Over 150 predator traps 'systematically tampered with': DOC

Traps have been blocked in the Mt Aspiring National Park. Photo: DOC
Traps have been blocked in the Mt Aspiring National Park. Photo: DOC
More than 150 predator traps to protect native species in Mt Aspiring National Park have been systematically tampered with, the Department of Conservation said today.

In early January, high trapping lines between Dart Valley and the west Matukituki Valley were checked and found the entrances to all 45 traps blocked off by strategically placed rocks, DOC said in a release.

All the traps from Shelter Rock hut to Dart hut down the Rees Valley had also been triggered, or had rocks placed in front of their doors, staff later found.

“This means someone has made the effort to disarm more than 150 remote traps in total across two locations,” DOC Operations manager Whakatipu David Butt said.

“At this time of the year this line of traps catches numerous predators, including stoats.

“This is a critical time to have protection for native species through trapping. The people who have done this to the traps will be responsible for an increase in the death of many individuals from our taonga species.”  

Stoats are the number one killer of many of New Zealand’s endangered native species. They are an introduced species.
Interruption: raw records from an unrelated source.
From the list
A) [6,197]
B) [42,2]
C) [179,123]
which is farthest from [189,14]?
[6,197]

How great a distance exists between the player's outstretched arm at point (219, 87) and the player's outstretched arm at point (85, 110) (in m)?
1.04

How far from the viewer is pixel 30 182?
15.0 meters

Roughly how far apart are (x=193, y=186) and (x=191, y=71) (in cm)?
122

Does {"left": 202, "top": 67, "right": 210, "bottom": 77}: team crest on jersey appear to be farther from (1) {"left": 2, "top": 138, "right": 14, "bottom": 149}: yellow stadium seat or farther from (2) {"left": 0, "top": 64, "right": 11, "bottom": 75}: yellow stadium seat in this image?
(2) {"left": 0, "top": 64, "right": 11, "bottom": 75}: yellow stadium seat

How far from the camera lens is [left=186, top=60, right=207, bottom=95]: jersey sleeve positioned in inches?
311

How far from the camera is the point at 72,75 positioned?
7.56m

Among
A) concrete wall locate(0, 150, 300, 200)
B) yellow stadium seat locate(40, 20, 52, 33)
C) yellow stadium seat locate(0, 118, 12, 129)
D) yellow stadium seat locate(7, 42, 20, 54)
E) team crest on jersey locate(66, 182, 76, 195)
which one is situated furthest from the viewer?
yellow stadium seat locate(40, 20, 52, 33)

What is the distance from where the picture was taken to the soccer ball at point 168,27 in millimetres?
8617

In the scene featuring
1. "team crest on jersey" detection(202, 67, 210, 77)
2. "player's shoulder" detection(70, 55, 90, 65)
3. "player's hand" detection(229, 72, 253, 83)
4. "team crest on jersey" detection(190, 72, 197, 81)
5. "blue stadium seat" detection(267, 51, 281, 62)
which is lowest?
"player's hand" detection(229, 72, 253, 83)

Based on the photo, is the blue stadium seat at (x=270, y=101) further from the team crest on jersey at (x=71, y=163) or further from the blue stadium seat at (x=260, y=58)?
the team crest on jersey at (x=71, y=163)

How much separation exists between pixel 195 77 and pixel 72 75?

“We have a team of hardworking DOC rangers, Southern Lakes Sanctuary staff and volunteers who put in a lot of hard graft to ensure our trapping network is effective,” Butt said.

“It is very concerning someone – or potentially several people - covered challenging terrain and clambered through bush to find these traps and block them off so predators cannot enter. It means we will see an increase in predators.”

DOC’s Takahē Recovery Group is working to establish a new population of the birds on and around Mt Aspiring. There are concerns those birds will be at risk if traps in the area are found to be compromised as well.  

DOC said trapping is considered a humane method of removing introduced predators from National Parks to protect native birds, lizards, and invertebrates.

It added that nature in New Zealand is unique and special. Most of it is only found here, and evolved without the introduced predators DOC and other conservation organisations strive to control.

Once our species are gone from here, they’re gone from everywhere, DOC said.